→ **ASSIGNMENT**:
Answer these from the article on childbirth care in Germany:
1. Which clinic is Professor Ulrich Gembruch from?
2. About how many specialists and midwives did he invite?
3. What birth rate does the article give for Germany?

→ **EXCERPT**:

════

More specialized centers are needed to improve childbirth and care for newborns in Germany, according to the German Association for prenatal care and obstetrics.
"Children with heart defects, for instance, can't be delivered in just any perinatal clinic, they have to be delivered where there are pediatric cardiac surgeons and cardiologists," Professor Ulrich Gembruch from the University Clinic in Bonn told DW.
"Long-term, in Germany, we should aim to offer every woman the opportunity to give birth in a hospital that has 24-hour pediatric care - as in other countries."
Gembruch, who is also president of the German Association for prenatal care and obstetrics, had invited around 400 specialists and midwives to discuss perinatal – meaning, the period from the 28th week of pregnancy to seven days after birth - and prenatal care.
Despite its advanced health care system, Gembruch says Germany is falling behind in terms of perinatal mortality rates, compared with other rich nations. In addition, Germany is notorious for its low birth rate of just 1.36 children per woman - in Europe, only Hungary’s birth rate is lower.

════

→ **SUPPLIED INFORMATION**:
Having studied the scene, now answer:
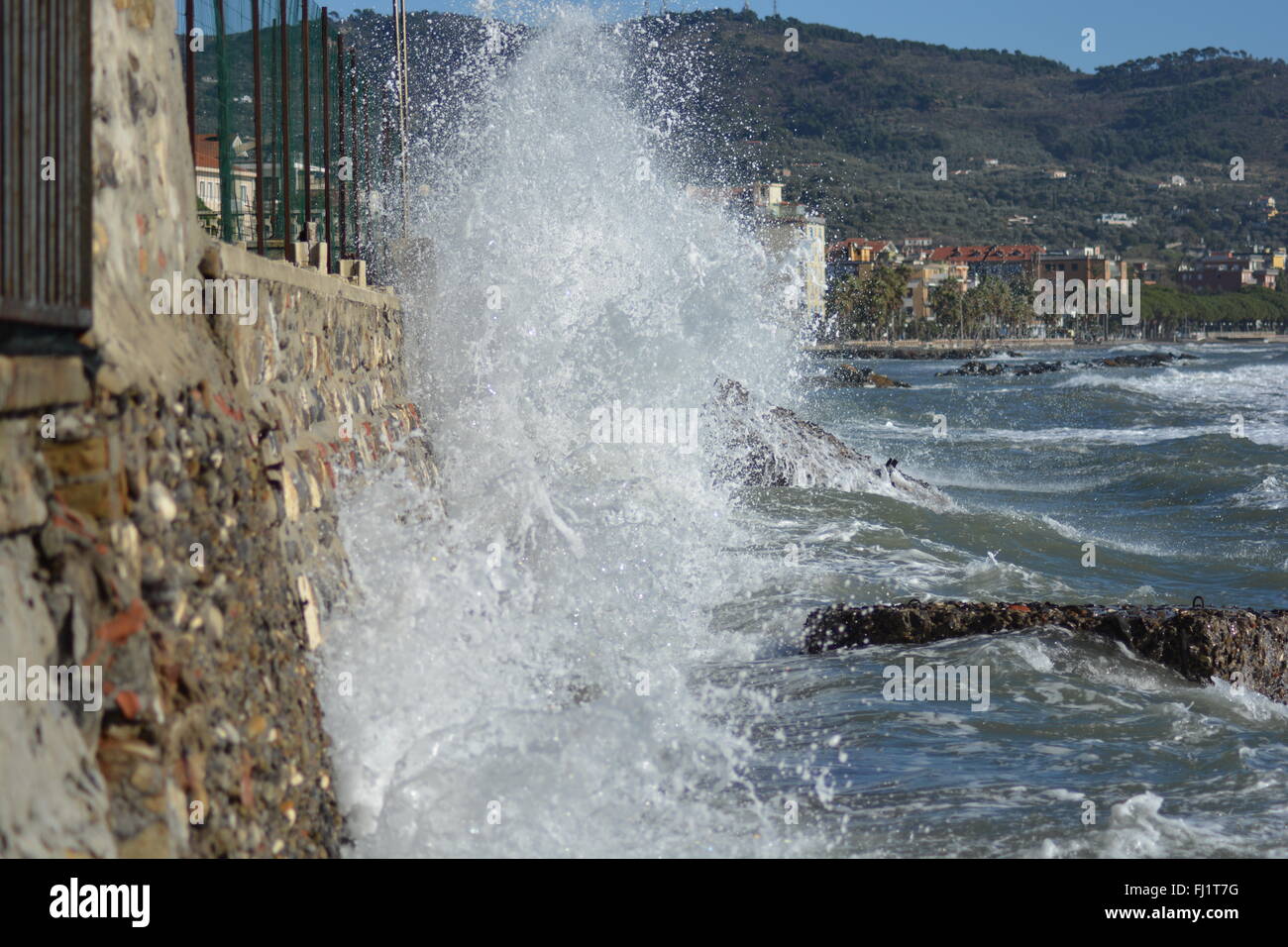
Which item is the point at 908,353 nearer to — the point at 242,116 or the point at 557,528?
the point at 557,528

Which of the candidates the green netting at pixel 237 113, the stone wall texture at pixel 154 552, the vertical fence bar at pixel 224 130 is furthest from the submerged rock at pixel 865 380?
the stone wall texture at pixel 154 552

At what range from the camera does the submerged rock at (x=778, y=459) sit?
1733cm

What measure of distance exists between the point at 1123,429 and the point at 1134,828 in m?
32.6

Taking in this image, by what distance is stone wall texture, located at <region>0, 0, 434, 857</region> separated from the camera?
3.23 meters

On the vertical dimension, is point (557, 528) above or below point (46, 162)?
below

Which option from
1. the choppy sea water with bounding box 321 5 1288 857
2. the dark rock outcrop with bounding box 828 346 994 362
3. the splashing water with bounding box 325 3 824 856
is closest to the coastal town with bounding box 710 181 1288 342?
the dark rock outcrop with bounding box 828 346 994 362

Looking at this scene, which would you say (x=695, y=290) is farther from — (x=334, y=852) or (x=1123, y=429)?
(x=1123, y=429)

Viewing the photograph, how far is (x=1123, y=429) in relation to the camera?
36.8m

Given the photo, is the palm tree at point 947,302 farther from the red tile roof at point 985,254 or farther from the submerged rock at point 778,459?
the submerged rock at point 778,459

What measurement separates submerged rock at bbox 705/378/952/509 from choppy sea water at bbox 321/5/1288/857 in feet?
1.51

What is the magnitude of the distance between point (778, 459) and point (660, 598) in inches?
348

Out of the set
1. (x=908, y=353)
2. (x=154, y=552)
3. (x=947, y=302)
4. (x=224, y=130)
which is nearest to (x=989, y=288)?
(x=947, y=302)

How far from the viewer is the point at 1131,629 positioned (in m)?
8.83

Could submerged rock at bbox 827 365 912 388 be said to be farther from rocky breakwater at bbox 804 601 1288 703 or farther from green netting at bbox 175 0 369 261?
green netting at bbox 175 0 369 261
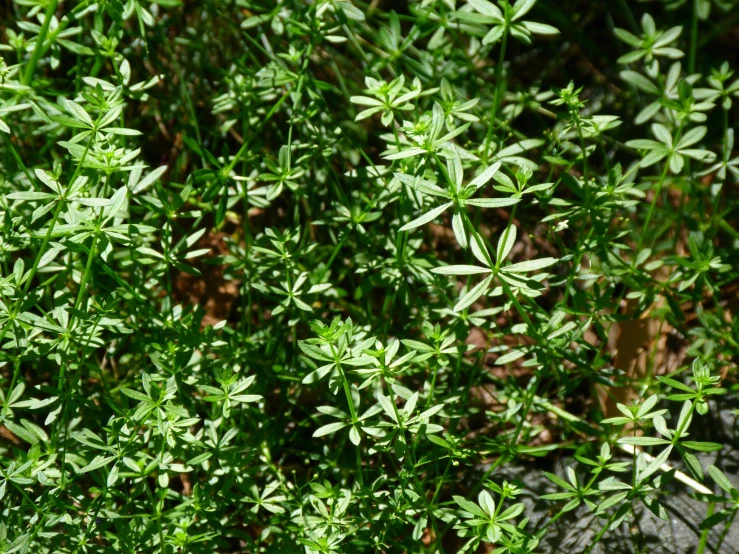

════

→ **THE COMPLETED TASK**:
1. The University Clinic in Bonn
2. Around 400
3. 1.36 children per woman